Researchers conducted a retrospective cohort study between January 2015 and March 2022 to evaluate adult patients hospitalized with Enterobacter cloacae, Klebsiella aerogenes, and Citrobacter freundii bacteremia between January 2015 and March 2022. Included patients were receiving either high-dose cefepime or carbapenem therapy (meropenem or ertapenem). The primary outcome was the risk of mortality within 30 days of index blood culture collection. The researchers determined propensity scores via multivariable logistic regression to estimate the probability of receiving cefepime or carbapenem as definitive therapy. Cox regression models were used to compare the risk of 30-day mortality between the treatment groups, with adjustments via inverse probability of treatment weighting and time-varying covariates. 

Among 315 patients who met inclusion criteria, 169 were in the cefepime group and 146 were in the carbapenem group. The median patient age was 63 (IQR, 53-74.5) years, 55.2% were men, and 59% were admitted to an intensive care unit at least once during hospitalization. There were 23.1% and 21.9% immunocompromised patients in the cefepime and carbapenems groups, respectively. Immunocompromised patients included those who received chemotherapy or radiation within the previous 30 days, those who were positive for HIV infection with a CD4⁺ count of more than 200 cells/mm³, and those who reported chronic steroid use.

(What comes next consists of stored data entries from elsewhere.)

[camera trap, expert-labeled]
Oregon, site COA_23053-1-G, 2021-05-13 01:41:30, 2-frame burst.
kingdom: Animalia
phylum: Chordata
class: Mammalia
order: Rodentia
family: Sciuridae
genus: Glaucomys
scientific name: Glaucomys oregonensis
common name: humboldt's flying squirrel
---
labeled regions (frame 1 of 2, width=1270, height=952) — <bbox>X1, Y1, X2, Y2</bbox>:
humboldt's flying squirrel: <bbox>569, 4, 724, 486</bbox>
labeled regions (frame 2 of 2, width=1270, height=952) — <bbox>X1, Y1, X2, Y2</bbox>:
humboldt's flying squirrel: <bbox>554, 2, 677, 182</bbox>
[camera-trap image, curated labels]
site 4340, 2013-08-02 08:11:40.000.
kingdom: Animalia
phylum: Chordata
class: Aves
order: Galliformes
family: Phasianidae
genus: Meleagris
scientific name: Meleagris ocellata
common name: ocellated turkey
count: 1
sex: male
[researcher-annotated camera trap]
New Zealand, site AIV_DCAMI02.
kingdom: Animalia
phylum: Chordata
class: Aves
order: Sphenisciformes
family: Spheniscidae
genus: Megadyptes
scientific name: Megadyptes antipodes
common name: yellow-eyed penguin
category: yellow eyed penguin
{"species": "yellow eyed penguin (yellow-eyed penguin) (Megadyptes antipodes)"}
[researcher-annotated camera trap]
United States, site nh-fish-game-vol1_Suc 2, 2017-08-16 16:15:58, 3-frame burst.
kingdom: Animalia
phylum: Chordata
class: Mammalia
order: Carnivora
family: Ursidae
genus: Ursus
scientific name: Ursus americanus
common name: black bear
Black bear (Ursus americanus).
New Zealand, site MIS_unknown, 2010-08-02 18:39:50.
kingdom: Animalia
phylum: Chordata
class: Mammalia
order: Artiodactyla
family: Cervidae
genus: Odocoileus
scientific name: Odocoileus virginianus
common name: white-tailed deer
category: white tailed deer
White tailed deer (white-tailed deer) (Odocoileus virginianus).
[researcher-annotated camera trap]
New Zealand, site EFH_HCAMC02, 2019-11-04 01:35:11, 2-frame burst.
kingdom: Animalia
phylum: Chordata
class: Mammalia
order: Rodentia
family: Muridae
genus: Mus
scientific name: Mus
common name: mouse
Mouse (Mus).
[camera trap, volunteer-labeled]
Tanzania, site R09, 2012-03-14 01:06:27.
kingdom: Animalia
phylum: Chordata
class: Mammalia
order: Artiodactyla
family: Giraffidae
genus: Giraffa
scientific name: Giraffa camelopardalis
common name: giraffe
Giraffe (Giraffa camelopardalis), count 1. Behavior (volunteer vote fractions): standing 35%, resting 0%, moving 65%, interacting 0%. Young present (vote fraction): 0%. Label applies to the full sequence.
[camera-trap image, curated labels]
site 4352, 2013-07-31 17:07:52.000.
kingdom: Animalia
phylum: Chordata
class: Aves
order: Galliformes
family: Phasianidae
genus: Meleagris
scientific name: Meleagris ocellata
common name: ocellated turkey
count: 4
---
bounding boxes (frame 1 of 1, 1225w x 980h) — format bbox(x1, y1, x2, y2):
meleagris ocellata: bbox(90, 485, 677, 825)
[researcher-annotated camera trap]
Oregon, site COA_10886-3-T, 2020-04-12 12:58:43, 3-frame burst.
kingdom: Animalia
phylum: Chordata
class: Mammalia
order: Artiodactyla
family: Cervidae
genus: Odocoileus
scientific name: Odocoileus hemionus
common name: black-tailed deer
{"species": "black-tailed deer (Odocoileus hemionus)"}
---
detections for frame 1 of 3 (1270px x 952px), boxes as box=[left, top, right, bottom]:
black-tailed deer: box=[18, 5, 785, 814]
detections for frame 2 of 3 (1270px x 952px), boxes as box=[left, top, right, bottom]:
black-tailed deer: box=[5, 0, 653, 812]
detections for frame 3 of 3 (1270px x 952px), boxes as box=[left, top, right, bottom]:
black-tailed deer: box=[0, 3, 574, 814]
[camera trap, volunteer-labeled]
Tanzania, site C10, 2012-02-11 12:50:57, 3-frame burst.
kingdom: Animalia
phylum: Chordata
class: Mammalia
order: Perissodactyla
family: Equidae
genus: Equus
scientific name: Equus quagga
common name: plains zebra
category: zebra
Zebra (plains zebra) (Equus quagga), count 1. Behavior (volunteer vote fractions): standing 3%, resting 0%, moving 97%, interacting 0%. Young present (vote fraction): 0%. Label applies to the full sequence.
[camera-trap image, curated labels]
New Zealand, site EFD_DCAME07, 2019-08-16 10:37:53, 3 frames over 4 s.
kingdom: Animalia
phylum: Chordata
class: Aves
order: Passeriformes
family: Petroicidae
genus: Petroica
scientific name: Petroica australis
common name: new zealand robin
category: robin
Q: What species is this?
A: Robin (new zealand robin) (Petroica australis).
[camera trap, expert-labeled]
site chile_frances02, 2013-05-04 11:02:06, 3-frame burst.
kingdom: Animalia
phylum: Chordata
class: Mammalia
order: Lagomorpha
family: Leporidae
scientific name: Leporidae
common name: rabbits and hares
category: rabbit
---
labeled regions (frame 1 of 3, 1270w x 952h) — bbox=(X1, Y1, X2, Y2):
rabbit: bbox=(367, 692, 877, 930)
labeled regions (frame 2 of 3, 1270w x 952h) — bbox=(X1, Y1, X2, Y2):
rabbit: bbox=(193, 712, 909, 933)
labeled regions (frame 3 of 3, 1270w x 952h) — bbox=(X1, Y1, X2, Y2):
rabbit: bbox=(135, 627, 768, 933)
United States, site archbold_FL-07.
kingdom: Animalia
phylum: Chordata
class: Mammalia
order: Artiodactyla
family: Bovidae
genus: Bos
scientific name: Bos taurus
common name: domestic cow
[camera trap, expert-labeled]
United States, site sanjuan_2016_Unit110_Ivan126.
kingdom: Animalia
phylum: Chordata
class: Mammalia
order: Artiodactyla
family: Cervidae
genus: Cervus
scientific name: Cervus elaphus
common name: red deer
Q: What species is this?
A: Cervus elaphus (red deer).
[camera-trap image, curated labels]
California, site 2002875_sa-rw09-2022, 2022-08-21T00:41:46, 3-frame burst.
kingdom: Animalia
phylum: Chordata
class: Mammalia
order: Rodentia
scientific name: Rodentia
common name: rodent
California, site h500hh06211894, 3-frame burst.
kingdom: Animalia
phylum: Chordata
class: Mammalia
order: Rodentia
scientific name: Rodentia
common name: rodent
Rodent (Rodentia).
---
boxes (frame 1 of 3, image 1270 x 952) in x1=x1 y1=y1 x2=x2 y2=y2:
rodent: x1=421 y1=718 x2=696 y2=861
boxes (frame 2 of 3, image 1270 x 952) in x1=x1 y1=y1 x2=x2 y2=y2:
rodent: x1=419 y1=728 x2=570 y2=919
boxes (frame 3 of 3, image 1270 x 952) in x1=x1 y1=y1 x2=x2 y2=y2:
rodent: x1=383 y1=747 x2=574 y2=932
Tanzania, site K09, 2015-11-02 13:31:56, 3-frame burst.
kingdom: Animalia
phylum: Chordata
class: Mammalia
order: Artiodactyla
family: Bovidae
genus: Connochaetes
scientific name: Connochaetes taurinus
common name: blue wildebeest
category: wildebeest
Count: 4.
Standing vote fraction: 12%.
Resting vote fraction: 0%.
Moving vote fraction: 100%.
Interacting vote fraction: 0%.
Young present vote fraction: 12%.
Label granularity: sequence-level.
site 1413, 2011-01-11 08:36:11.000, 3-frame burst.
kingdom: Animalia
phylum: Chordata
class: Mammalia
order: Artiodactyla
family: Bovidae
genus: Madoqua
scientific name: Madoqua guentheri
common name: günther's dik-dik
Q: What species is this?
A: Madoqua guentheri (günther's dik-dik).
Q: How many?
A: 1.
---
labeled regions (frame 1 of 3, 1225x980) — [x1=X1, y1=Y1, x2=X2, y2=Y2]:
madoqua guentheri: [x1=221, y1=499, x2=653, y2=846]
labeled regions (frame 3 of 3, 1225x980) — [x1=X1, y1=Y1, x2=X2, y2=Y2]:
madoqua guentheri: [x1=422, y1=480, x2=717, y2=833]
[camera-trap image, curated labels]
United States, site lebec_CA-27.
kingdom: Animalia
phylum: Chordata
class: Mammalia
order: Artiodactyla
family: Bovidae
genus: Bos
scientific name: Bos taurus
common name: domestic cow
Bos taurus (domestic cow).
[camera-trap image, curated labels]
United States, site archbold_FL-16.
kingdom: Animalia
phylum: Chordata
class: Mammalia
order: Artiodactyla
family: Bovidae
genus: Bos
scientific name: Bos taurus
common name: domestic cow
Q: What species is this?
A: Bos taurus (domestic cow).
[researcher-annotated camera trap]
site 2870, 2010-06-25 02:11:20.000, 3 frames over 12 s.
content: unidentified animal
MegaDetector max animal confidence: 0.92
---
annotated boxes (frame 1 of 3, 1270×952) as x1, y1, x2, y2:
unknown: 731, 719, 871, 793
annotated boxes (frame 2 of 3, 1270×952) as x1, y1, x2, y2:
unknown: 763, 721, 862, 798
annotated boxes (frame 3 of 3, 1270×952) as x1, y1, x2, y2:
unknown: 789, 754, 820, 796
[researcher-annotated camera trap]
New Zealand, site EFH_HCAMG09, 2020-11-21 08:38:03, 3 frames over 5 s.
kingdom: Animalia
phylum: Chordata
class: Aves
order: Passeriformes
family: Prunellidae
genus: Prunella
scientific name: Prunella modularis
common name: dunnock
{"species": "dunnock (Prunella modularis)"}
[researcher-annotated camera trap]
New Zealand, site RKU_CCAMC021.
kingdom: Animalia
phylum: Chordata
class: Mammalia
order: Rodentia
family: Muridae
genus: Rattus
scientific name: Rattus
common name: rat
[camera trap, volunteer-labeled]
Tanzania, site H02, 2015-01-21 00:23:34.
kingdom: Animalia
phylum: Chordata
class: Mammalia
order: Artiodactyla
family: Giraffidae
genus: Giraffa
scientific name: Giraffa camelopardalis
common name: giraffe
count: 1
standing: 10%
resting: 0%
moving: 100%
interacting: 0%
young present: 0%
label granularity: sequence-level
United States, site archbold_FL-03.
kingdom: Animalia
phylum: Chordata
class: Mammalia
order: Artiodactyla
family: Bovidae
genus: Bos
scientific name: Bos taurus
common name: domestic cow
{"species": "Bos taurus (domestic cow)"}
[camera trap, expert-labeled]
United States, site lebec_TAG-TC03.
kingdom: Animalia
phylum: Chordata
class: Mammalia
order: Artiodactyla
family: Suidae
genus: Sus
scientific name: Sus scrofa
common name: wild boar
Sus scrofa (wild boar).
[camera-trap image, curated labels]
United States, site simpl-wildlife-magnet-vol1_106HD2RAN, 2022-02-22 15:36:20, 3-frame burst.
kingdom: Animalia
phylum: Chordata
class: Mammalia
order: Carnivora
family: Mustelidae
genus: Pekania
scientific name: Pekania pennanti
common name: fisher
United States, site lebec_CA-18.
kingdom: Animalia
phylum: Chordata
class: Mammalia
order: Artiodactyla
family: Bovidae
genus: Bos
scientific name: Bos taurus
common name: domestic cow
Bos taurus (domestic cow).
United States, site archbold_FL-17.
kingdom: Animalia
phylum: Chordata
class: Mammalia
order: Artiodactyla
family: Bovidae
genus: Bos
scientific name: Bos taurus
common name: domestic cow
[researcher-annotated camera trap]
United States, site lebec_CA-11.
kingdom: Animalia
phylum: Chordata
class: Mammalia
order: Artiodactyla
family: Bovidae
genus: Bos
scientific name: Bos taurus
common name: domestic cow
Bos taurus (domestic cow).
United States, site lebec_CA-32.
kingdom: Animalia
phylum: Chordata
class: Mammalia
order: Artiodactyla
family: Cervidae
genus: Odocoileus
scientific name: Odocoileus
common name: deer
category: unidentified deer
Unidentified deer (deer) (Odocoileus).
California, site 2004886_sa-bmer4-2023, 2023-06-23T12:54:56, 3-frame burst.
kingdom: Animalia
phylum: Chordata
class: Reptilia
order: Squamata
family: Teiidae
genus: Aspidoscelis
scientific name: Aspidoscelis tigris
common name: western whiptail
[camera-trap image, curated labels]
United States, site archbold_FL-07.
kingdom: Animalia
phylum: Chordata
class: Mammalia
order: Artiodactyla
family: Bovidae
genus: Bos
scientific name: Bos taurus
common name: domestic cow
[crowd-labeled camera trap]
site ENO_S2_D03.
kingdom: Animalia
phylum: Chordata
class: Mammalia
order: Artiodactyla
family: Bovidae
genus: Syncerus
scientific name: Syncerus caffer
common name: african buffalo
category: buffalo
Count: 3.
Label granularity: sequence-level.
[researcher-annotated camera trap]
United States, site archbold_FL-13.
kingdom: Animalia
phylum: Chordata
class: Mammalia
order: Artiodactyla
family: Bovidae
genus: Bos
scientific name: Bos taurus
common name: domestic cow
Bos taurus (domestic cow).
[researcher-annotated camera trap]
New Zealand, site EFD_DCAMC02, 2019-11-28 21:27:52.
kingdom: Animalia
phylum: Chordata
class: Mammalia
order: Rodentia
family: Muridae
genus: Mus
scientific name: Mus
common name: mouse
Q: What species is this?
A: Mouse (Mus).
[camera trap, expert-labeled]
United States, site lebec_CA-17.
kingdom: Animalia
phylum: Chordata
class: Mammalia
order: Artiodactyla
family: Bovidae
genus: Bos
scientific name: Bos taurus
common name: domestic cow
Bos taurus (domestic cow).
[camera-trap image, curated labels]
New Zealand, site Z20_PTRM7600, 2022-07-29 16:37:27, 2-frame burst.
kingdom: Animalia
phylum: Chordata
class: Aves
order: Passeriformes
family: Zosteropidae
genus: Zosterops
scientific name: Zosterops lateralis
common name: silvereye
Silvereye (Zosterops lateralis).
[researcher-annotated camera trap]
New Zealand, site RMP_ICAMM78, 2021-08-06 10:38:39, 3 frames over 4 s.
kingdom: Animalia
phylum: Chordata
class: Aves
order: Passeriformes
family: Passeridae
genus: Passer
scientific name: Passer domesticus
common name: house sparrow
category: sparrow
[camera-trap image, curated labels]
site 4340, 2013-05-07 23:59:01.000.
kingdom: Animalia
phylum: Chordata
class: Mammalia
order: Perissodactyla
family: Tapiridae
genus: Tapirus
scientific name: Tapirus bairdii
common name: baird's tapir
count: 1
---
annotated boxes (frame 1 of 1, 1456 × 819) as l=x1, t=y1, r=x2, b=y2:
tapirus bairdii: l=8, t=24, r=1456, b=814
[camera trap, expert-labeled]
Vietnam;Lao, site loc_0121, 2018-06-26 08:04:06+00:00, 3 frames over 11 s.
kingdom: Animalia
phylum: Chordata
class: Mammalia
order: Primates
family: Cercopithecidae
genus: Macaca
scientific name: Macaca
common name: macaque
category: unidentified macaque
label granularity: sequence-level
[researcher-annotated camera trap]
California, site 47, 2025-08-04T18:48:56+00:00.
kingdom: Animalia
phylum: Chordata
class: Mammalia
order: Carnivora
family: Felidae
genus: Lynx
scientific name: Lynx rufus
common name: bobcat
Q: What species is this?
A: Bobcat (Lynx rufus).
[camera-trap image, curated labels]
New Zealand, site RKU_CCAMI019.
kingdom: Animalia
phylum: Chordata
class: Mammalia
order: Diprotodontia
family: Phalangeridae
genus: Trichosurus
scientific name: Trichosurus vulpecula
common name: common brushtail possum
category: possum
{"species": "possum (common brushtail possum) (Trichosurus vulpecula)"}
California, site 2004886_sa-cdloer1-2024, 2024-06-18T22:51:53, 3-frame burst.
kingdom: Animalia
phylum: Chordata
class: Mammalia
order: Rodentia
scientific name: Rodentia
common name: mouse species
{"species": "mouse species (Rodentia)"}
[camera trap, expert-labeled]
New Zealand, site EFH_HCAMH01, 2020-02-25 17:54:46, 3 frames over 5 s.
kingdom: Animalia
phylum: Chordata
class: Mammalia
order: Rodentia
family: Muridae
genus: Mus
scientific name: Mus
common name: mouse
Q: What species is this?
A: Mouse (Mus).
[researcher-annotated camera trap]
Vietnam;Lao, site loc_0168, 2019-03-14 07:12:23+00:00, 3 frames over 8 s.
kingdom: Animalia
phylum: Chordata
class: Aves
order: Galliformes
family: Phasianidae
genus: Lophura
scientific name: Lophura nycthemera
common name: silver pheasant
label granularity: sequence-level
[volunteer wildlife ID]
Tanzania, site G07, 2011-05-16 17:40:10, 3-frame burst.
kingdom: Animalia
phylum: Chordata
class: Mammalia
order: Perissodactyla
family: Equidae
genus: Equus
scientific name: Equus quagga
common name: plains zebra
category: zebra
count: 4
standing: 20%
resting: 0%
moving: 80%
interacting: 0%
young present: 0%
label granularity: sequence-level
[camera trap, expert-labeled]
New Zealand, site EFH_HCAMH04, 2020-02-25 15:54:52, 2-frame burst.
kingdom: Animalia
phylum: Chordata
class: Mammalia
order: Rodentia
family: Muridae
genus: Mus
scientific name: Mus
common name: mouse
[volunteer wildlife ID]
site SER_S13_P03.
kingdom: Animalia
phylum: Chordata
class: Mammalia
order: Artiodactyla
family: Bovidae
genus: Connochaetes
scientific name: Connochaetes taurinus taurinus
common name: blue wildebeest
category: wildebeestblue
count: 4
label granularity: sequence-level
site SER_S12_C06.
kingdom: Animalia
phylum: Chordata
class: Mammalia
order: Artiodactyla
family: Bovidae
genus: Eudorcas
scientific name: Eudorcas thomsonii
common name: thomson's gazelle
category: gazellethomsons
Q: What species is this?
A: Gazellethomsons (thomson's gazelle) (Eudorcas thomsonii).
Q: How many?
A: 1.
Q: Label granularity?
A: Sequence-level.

In both unadjusted and adjusted analyses, the risk of 30-day mortality did not significantly differ between patients in the cefepime and carbapenem groups (adjusted hazards ratio [aHR], 1.45; 95% CI, 0.79-2.14). Results were similar when analysis of patients in the cefepime group was restricted to those with susceptible dose-dependent isolates (aHR, 1.19; 95% CI, 0.52-1.77). 

Independent predictors of increased 30-day mortality risk included a Pitt bacteremia score above 4 (aHR, 1.41; 95% CI, 1.04-1.92), deep infection (aHR, 2.27; 95% CI, 0.52-1.77), and the presence of ceftriaxone-resistance AmpC-E isolates (aHR, 1.32; 95% CI, 1.03-1.59). Of note, receipt of a prolonged β-lactam infusion was associated with decreased 30-day mortality risk (aHR, 0.67; 95% CI, 0.40-0.89).

Limitations of this study include the lack of AmpC-E isolate genotyping and potential selection bias due to the lack of random treatment allocation. 

“[H]igh dose cefepime may be a reasonable option for bacteremia caused by AmpC-E with moderate to high risk of clinically significant AmpC β-lactamase production,” the researchers concluded.